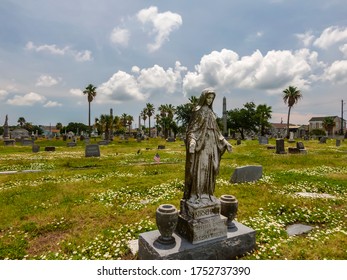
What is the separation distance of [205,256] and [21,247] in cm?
486

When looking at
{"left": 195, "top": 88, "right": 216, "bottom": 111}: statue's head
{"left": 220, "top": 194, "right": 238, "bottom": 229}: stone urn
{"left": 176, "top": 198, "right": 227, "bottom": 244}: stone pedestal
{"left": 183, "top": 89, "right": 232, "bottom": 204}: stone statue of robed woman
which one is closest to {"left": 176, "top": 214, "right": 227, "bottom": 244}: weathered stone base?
{"left": 176, "top": 198, "right": 227, "bottom": 244}: stone pedestal

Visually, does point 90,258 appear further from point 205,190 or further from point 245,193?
point 245,193

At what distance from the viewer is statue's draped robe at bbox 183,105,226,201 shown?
5.45m

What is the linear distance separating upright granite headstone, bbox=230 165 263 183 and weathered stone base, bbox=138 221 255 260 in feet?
21.2

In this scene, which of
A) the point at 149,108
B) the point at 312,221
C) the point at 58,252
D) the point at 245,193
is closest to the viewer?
the point at 58,252

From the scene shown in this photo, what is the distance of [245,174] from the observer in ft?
40.8

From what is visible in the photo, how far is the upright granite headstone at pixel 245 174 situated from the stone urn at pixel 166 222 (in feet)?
25.6

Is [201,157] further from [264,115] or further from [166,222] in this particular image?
[264,115]

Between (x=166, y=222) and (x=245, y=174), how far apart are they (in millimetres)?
8431

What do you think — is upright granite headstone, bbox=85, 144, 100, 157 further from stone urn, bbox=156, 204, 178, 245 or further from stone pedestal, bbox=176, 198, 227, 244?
stone urn, bbox=156, 204, 178, 245

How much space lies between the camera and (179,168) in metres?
17.0

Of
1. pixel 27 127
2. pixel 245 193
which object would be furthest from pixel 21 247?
pixel 27 127

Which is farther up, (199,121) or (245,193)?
(199,121)

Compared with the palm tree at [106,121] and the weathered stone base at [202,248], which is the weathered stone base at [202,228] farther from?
the palm tree at [106,121]
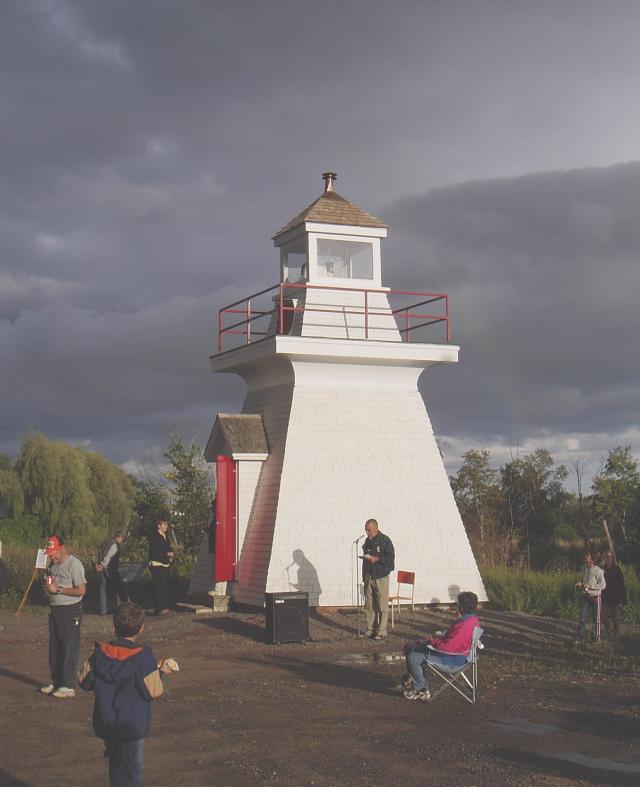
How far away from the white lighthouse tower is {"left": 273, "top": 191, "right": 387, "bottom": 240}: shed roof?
0.04 meters

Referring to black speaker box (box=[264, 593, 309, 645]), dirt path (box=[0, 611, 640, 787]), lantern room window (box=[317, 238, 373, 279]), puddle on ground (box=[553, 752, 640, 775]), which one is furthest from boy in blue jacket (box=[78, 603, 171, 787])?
lantern room window (box=[317, 238, 373, 279])

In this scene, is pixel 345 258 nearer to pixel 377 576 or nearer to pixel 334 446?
pixel 334 446

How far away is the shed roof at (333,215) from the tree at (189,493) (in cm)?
950

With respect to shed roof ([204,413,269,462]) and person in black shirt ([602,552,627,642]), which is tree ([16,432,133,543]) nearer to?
shed roof ([204,413,269,462])

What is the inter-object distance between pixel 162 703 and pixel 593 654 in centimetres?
666

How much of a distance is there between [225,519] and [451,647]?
31.1 feet

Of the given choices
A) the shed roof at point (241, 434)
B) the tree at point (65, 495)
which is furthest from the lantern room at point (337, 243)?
the tree at point (65, 495)

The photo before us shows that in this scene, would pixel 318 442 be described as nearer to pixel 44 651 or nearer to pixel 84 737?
pixel 44 651

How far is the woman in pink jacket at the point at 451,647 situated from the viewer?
11273 millimetres

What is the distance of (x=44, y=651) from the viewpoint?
15.8 meters

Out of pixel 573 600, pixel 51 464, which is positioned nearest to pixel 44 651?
pixel 573 600

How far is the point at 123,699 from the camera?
21.4ft

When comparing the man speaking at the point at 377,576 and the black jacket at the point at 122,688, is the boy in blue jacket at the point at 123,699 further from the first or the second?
the man speaking at the point at 377,576

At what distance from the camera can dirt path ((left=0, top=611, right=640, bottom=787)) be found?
27.8 feet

== == ==

PROBLEM TO SOLVE
Render the part of the items above that opens with the line containing "What is the distance of (x=44, y=651)" and runs through the end of the items as a Markdown table with the columns Row and Line text, one row per line, skipping blank lines.

TASK ANSWER
| Row | Line text |
|---|---|
| 1 | What is the distance of (x=44, y=651) from the viewpoint? |
| 2 | 15.8 meters |
| 3 | Out of pixel 573 600, pixel 51 464, which is positioned nearest to pixel 44 651? |
| 4 | pixel 573 600 |
| 5 | How far is the point at 123,699 from the camera? |
| 6 | 21.4ft |
| 7 | When comparing the man speaking at the point at 377,576 and the black jacket at the point at 122,688, is the boy in blue jacket at the point at 123,699 further from the first or the second? |
| 8 | the man speaking at the point at 377,576 |
| 9 | At what distance from the camera can dirt path ((left=0, top=611, right=640, bottom=787)) be found? |
| 10 | 27.8 feet |